Os tucanos - sem conseguir voar e sem ter onde pousar




Muito bom o artigo de Vladimir Safatle, hoje na Folha, "O colapso do PSDB". Fala com precisão desse bando de tucanos em voo cego pelo Brasil em busca de re-pouso. Mas está difícil, foram reprovados e nesse novo Brasil não há mais clima para suas rasantes - não conseguem nem mesmo um "voo fênix".

O colapso do PSDB
Vladimir Safatle
O caráter errático da campanha é o último capítulo da dissolução ideológica do partido

Há algo de melancólico na trajetória do PSDB. Talvez aqueles que, como eu, votaram no partido em seu início, lembrem do momento em que a então deputada conservadora Sandra Cavalcanti teve seu pedido de filiação negado. Motivo: divergência ideológica.
De fato, o PSDB nasceu, entre outras coisas, de uma tentativa de clarificação ideológica de uma parcela de históricos do MDB mais afeitos às temáticas da socialdemocracia européia.
Basta lembrarmos dos votos e discussões de um de seus líderes, Mario Covas, na constituinte. Boa parte deles iam na direção do fortalecimento dos sindicatos e da capacidade gerencial do Estado. Uma perspectiva contra a qual seu próprio partido voltou-se anos depois.

_OBJETIVO DECLARADO 1_. Converta em uma lista JSON de strings o trecho da listagem que vai da linha que contém "What is the measured separation" até o fim da listagem, inclusive, com uma string para cada linha e sem as linhas em branco.

_DADOS A PROCESSAR_.

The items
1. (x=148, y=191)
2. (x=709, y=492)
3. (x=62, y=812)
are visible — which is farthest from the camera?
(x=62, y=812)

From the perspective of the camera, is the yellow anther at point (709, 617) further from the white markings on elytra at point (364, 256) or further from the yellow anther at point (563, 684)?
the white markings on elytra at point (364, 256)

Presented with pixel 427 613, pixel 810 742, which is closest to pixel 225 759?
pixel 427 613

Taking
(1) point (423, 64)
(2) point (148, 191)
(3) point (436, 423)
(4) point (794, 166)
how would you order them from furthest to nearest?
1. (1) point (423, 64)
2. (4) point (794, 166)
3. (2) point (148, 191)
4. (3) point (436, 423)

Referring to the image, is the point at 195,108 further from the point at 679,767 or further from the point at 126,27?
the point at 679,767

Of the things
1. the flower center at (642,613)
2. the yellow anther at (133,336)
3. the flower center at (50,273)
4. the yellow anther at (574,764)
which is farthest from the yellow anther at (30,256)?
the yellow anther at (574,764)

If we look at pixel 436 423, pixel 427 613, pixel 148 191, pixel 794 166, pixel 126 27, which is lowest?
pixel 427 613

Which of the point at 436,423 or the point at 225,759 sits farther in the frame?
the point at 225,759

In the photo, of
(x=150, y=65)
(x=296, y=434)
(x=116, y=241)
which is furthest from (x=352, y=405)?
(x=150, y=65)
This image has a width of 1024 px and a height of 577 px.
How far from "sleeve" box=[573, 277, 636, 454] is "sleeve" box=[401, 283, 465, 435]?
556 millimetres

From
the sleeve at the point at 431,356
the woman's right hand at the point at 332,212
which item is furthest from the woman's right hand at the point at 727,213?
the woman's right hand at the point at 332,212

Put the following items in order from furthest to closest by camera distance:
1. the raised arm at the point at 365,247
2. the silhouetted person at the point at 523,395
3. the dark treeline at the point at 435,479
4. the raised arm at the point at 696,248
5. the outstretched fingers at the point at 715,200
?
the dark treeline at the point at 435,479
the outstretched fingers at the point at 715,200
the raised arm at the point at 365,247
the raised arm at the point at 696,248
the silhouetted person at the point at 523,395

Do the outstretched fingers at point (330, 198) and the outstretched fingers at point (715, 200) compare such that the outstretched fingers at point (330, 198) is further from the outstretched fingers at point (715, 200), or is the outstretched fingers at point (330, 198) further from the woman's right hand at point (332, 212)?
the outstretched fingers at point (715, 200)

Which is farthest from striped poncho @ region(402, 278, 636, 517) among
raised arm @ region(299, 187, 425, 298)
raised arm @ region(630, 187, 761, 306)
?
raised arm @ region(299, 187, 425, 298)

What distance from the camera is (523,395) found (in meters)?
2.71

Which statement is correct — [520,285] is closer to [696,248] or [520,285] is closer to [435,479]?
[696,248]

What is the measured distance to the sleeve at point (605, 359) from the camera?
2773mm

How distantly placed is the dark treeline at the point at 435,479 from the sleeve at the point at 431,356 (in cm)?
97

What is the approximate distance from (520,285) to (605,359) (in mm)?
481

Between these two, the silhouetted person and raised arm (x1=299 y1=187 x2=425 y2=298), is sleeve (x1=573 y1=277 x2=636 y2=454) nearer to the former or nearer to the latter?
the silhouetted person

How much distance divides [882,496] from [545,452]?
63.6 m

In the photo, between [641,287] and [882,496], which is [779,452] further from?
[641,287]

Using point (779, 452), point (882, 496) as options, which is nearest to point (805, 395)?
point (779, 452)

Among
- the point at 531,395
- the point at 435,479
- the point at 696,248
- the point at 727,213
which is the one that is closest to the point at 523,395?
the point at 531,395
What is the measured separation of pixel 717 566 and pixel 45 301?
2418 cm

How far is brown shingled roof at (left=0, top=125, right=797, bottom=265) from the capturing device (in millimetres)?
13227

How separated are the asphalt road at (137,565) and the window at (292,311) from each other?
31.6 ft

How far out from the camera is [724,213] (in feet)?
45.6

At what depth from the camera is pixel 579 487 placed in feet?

_OBJETIVO DECLARADO 2_. Segundo o texto sobre o PSDB, qual deputada teve seu pedido de filiação ao partido negado?

_RESPOSTA DA TAREFA 1_.
[
  "What is the measured separation of pixel 717 566 and pixel 45 301?",
  "2418 cm",
  "How far is brown shingled roof at (left=0, top=125, right=797, bottom=265) from the capturing device (in millimetres)?",
  "13227",
  "How separated are the asphalt road at (137,565) and the window at (292,311) from each other?",
  "31.6 ft",
  "How far out from the camera is [724,213] (in feet)?",
  "45.6",
  "At what depth from the camera is pixel 579 487 placed in feet?"
]

_RESPOSTA DA TAREFA 2_. A então deputada conservadora Sandra Cavalcanti.